Sexualité et grossesse
Il est important de noter que la grossesse peut également influencer la sexualité et entraîner des douleurs lors des rapports.
- Sexualité pendant la grossesse : Les professionnels de santé sont formels: dans la majorité des cas, il est plus bénéfique que néfaste de continuer à faire l'amour pendant la grossesse. En effet, il n'a a aucun risque pour le bébé sauf dans certains cas très spécifiques: si votre col est ouvert avant le terme, si vous risquez un accouchement prématuré ou que vous en avez vécu un par le passé, si votre grossesse et gémellaire, si le professionnel de santé vous a demandé du repos et vous a mis à l’arrêt ou encore si vous souffrez d'un placenta prævia (le placenta est trop bas).
- Contractions pendant la grossesse : Pour ce qui est de la pénétration, il est vrai que l’acte peut provoquer des contractions chez la femme enceinte. Mais qu’on se rassure : elles ne sont d’aucun risque pour le bébé. En effet, l'orgasme féminin va produire une dose importante d’ocytocines (l’hormone du plaisir), ce qui a pour effet de causer des contractions utérines. Celles-ci sont en général très discrètes et on ne les sens pas le plus souvent.

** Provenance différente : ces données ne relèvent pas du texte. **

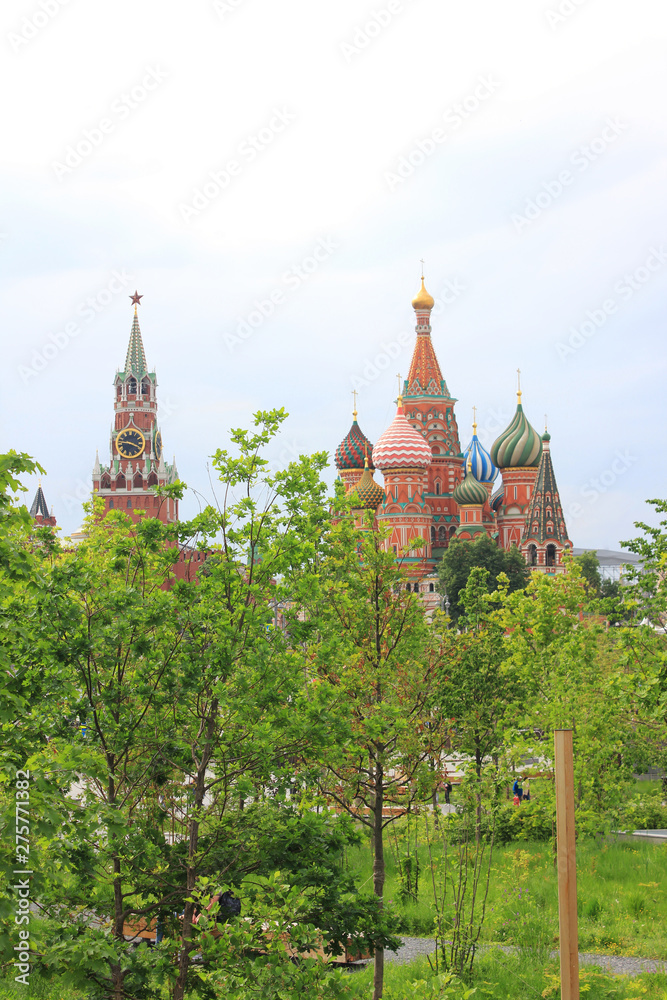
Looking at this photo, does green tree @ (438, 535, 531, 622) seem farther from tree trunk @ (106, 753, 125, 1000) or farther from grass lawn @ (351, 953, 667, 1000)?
tree trunk @ (106, 753, 125, 1000)

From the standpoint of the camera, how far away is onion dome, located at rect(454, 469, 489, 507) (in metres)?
77.1

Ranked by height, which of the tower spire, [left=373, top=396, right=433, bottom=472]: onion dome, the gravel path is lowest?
the gravel path

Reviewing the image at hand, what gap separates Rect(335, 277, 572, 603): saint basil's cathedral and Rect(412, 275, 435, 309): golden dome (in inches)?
2.7

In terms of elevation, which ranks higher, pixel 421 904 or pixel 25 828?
pixel 25 828

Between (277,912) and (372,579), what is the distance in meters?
6.37

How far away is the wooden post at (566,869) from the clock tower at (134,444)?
294ft

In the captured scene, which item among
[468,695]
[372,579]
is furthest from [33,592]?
[468,695]

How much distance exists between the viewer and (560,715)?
16.3 m

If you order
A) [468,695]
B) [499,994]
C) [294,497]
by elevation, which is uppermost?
[294,497]

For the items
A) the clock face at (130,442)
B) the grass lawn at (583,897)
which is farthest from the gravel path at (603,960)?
the clock face at (130,442)

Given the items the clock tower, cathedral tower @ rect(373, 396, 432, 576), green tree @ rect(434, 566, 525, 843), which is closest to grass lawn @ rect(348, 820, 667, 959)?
green tree @ rect(434, 566, 525, 843)

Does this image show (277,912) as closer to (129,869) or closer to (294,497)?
(129,869)

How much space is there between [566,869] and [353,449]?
84.0m

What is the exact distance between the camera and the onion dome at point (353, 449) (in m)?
89.4
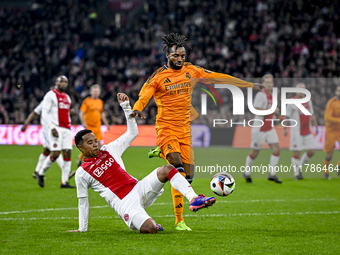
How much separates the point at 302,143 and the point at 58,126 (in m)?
6.02

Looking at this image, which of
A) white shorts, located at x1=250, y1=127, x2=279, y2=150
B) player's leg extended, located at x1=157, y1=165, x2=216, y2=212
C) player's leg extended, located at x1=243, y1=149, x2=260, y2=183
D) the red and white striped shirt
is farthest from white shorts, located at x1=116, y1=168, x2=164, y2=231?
white shorts, located at x1=250, y1=127, x2=279, y2=150

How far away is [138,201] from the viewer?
540cm

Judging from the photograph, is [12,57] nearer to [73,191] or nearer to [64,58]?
[64,58]

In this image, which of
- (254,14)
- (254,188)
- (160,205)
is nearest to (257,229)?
(160,205)

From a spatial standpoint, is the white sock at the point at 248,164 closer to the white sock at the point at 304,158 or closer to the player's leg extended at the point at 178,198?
the white sock at the point at 304,158

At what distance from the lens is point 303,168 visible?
39.2 feet

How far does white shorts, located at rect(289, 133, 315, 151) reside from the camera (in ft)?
38.1

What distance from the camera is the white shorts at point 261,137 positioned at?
10.8 meters

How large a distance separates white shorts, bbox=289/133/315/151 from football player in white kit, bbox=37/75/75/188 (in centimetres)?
558

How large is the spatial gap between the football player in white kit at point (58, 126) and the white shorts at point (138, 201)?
4715 millimetres

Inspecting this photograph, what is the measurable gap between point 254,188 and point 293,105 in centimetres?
235

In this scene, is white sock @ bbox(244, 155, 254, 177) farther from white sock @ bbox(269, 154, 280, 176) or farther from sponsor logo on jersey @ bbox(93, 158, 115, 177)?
sponsor logo on jersey @ bbox(93, 158, 115, 177)

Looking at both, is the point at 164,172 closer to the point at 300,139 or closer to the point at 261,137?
the point at 261,137

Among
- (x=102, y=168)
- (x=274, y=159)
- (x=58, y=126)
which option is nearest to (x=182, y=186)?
(x=102, y=168)
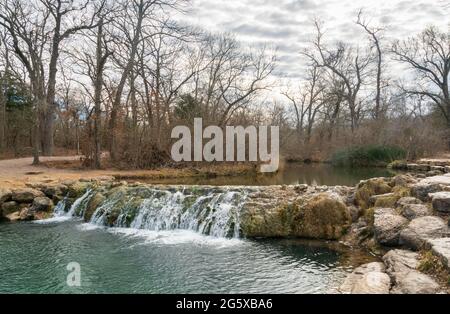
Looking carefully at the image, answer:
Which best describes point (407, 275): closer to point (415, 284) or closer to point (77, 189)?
point (415, 284)

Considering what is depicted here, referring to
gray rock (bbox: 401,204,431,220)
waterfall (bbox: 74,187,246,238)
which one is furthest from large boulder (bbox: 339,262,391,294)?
waterfall (bbox: 74,187,246,238)

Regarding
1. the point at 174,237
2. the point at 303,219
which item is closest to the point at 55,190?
the point at 174,237

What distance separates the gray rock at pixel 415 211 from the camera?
19.4 feet

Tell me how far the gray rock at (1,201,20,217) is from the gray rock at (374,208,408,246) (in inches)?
322

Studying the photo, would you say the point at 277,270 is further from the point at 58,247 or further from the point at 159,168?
the point at 159,168

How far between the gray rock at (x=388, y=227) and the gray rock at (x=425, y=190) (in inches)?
22.0

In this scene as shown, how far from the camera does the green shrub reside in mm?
20266

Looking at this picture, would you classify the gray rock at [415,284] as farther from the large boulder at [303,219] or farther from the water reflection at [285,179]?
the water reflection at [285,179]

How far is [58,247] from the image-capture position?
21.7 feet

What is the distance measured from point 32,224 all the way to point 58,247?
2.36 metres

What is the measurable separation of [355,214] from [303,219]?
1.06 metres

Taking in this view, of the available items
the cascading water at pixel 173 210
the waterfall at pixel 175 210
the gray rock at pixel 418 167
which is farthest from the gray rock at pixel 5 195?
the gray rock at pixel 418 167

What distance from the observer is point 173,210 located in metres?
8.52
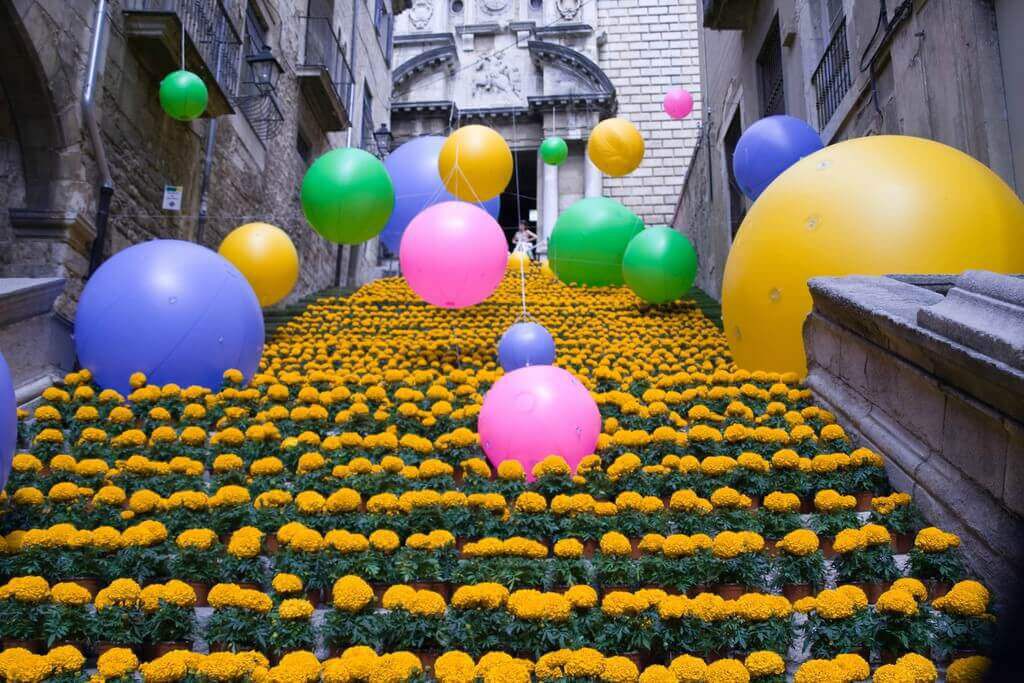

- Sécheresse vaginale pendant la grossesse : Dans certains cas, les futures mères vont constater une diminution importante de leur lubrification naturelle ou encore une sécheresse vaginale qui peut entraver leur sexualité pendant la grossesse.
- Positions sexuelles pendant la grossesse : Certaines positions sont réputées plus agréables durant cette période de la vie que le missionnaire. En effet, la levrette, l’andromaque ou encore la cuillère peuvent être plus confortables à la fois pour la femme enceinte et son partenaire.